Its eleven years since I started on my MA in novel writing at University of Manchester. I can't remember what it cost - between £2-3000 I guess. There's been a proliferation of courses since, long and short, BA and MA, even the odd PhD. Theres alot of writers I know who teach as well as write, so what goes around comes around. And if you do a week's Arvon course or something similar like Faber's recent writers weekend that Elizabeth Baines recounts, having attended it in Paris (Paris!), or even a weekend course with the Poetry School, or others, it costs less but is over in a blink of an eye. As someone who organises events I know how difficult it is to ever reclaim the "real costs" - yet writers are rarely wealthy, and an "investment", whether for a weekend or a year, is probably much, much more than the ££££s themselves. I gave up a £25k a year job (in 97!) to do the course, so it probably cost me much, much more in some ways than the headline cost (and the biggest cost was that when I came back into work house prices had gone through the roof and I've been paying that price ever since.) But this is just stupid - accountancy masquerading as opportunity.
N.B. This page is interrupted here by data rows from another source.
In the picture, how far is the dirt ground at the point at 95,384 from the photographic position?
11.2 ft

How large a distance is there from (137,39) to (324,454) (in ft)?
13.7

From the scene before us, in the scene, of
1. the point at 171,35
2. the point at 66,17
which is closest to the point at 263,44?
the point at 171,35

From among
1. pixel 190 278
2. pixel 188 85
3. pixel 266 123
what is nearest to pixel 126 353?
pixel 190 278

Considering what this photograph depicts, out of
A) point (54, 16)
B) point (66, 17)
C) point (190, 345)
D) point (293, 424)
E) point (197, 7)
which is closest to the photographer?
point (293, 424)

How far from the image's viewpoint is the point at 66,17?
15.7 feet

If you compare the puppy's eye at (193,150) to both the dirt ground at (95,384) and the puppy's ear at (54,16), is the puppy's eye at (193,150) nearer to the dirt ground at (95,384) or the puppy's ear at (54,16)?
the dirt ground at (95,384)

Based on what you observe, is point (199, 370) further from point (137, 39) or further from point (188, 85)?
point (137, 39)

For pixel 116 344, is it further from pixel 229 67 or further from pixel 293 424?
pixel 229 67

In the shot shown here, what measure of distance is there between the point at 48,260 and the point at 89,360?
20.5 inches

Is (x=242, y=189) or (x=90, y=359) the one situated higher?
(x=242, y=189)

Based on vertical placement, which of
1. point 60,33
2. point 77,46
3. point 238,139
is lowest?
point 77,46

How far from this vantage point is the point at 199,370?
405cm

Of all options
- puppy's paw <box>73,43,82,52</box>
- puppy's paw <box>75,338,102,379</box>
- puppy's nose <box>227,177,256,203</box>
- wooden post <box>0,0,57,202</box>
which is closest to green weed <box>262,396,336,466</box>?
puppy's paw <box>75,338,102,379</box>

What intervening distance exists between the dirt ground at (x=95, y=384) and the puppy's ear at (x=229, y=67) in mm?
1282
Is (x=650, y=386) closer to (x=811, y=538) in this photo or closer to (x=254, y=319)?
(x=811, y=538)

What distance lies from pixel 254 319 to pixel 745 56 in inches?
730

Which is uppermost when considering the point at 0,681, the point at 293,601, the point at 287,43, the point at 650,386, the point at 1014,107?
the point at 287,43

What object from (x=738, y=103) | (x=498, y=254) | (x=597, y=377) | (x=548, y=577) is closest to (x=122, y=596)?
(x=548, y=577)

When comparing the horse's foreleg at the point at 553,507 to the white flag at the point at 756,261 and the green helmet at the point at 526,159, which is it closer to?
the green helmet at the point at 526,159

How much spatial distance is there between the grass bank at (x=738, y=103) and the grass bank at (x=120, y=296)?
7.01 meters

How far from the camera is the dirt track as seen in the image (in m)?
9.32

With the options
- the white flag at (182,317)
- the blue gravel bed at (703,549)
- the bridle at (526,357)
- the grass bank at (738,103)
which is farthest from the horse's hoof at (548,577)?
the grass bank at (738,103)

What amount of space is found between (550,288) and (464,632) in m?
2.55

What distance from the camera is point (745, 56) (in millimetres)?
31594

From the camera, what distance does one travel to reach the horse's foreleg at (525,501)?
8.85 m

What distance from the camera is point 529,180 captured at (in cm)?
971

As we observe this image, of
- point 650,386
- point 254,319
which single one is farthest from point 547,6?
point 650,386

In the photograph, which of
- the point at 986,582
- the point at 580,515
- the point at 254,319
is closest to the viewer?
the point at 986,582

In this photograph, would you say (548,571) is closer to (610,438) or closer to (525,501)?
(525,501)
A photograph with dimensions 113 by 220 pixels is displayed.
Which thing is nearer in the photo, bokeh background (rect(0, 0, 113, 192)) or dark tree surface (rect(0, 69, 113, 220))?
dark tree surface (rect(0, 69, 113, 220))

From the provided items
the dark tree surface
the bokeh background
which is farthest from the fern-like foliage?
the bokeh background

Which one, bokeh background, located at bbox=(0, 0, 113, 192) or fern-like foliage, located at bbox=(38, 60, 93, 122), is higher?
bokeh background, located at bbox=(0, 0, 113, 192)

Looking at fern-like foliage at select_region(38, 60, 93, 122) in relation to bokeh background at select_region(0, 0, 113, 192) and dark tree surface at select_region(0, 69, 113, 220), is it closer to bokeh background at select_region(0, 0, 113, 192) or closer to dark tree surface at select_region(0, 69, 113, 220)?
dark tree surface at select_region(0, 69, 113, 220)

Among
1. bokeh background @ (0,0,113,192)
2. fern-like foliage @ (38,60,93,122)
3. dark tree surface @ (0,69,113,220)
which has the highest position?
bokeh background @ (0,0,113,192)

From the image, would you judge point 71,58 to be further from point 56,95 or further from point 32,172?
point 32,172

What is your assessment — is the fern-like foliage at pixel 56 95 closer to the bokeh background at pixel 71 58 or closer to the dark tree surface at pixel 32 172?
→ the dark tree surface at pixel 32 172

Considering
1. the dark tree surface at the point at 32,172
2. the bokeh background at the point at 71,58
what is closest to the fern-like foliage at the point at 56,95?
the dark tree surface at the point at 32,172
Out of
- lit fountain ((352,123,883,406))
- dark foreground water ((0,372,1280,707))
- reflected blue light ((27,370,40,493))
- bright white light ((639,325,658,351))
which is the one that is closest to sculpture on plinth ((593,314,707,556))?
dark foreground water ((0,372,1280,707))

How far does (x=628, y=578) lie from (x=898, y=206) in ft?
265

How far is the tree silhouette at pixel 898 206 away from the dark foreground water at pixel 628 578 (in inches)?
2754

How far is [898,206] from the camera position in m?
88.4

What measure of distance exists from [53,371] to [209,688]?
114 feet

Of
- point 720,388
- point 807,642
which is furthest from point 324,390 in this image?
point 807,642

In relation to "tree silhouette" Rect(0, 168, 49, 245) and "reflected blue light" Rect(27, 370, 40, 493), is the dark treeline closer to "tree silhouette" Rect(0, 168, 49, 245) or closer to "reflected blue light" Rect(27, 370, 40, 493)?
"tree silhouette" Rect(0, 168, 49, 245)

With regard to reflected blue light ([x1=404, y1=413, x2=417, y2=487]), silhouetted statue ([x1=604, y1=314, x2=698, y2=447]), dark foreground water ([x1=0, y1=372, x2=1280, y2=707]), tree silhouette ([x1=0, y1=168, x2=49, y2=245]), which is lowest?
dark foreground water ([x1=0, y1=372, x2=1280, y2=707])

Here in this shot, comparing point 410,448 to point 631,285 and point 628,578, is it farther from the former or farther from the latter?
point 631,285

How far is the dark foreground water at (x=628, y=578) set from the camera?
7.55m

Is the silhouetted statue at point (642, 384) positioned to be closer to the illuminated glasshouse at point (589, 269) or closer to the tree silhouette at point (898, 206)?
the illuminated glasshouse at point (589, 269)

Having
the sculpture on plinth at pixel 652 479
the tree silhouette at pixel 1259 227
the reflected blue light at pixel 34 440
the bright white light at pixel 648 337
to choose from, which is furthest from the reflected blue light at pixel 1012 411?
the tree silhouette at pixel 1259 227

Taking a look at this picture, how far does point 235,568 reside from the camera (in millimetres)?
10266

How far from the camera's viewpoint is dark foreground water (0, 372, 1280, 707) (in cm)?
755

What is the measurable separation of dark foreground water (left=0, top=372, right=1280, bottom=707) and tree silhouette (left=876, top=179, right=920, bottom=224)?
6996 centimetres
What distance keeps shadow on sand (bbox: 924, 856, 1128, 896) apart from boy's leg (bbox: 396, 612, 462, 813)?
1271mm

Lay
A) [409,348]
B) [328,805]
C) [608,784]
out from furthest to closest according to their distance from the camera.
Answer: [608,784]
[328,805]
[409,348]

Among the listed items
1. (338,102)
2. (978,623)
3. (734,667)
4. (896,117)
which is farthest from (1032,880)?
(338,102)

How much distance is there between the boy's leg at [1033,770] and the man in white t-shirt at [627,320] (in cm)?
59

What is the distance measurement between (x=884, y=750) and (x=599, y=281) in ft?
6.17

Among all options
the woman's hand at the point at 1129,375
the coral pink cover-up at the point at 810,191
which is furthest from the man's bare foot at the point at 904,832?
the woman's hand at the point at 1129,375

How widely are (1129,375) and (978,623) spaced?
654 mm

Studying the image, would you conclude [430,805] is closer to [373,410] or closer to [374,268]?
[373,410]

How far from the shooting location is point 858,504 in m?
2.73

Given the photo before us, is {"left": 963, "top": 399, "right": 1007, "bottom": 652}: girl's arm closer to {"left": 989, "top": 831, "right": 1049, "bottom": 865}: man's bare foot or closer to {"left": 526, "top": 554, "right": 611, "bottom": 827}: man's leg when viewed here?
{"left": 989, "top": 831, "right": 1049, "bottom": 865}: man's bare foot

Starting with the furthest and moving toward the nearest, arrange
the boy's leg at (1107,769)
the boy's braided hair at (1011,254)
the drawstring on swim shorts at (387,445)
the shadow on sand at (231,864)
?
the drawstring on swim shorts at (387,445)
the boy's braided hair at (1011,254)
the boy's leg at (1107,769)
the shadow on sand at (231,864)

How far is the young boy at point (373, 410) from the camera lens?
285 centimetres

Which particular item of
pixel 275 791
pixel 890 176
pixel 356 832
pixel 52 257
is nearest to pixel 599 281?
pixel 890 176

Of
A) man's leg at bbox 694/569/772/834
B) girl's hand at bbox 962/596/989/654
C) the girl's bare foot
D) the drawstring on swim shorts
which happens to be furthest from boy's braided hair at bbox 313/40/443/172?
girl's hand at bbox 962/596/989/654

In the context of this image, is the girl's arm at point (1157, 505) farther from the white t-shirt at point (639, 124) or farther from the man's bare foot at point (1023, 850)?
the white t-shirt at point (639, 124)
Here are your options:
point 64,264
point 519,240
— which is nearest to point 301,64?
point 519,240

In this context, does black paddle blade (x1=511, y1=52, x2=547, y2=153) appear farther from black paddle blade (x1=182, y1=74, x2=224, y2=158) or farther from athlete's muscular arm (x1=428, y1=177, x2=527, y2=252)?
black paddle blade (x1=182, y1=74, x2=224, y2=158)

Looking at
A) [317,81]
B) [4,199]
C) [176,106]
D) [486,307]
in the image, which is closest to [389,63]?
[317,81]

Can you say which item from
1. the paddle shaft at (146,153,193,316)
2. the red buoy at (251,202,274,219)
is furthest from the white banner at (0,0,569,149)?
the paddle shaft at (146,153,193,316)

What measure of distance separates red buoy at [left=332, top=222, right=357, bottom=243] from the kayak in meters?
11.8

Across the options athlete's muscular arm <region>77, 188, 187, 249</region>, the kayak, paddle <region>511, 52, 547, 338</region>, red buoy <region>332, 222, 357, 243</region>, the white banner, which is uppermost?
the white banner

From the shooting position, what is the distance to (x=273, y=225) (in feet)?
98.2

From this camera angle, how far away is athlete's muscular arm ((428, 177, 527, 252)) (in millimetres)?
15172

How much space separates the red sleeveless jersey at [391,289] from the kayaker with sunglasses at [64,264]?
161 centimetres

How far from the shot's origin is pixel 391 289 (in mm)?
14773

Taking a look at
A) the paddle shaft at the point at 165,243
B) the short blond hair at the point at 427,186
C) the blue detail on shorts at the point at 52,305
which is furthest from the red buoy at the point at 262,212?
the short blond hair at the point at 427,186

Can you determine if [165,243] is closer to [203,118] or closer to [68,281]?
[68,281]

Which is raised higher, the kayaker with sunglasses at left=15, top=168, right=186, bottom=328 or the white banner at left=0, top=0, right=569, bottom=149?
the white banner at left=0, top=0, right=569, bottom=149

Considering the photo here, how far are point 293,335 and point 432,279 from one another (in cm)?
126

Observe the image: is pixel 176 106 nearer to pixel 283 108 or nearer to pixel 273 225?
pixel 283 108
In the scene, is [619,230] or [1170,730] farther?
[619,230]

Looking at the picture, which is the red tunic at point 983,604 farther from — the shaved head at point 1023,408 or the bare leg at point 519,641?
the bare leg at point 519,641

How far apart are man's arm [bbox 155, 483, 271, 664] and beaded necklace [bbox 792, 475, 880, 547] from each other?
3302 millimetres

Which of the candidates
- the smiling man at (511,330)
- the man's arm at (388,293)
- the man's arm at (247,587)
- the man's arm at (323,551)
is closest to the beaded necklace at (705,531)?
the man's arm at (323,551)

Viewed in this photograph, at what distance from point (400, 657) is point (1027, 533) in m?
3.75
Someone once said to me that they saw running their poetry magazine at a cost of a few hundred pounds a year, nothing more or less than their equivalent to "the golf club membership."
I've always said, when people have asked about going on a course, what they want to get out of it. In 1997 I didn't know any writers, had no time to write, and was unhappy in my job and living in Croydon. Moving back to Manchester for my masters was the best thing I ever did. I was buying time, a peer group, friendship... and if I'd hoped to get a few contacts that would help me get published as well, that was perhaps my naivety. I bumped into Elizabeth Baines last night in Didsbury and was fascinated by the Paris trip - a long way to go I thought for a couple of days tutoring, I wondered when she got time to write, never mind blog... She lifted her eyes to the ceiling, "late into the night", she said.
So here's a thought...I gained a lot from my masters, but even more from having the time to create, the time to think - and the time to read. If it could cost you up to a £1000 for a week away somewhere on a "working holiday" or thousands of pounds to do a masters, what about for £25... the best tutors I've found are other writers - not the ones you might on a course, but the ones you actually like. F. Scott Fitzgerald's letters, Henry James Selected Essays, The Paris Review Interviews, Jeanette Winterson's "Art Objects", Kafka's diary... these are half of the tuition I needed - the other half, that should be obvious: the books themselves, "Franny and Zooey", "Men Without Women", "Women in Love", "Middlemarch" - make your own list
2 comments:
Although the Paris weekend was indeed a tutored one, many people there were experienced writers, and I think a main aim for most of us was to hob-nob and network. And it was a very nice place for a bit of a holiday and to kick-start those creative juices.
Very like when I was in Norwich for New Writing Worlds then... I hadn't a moment to be creative in my usual way, but had such a sugar rush of experiences, nice place, nice people, nice food, nice wine. I think my Norwich story will probably pop out in an unlikely way and place many months from now. Bonjour.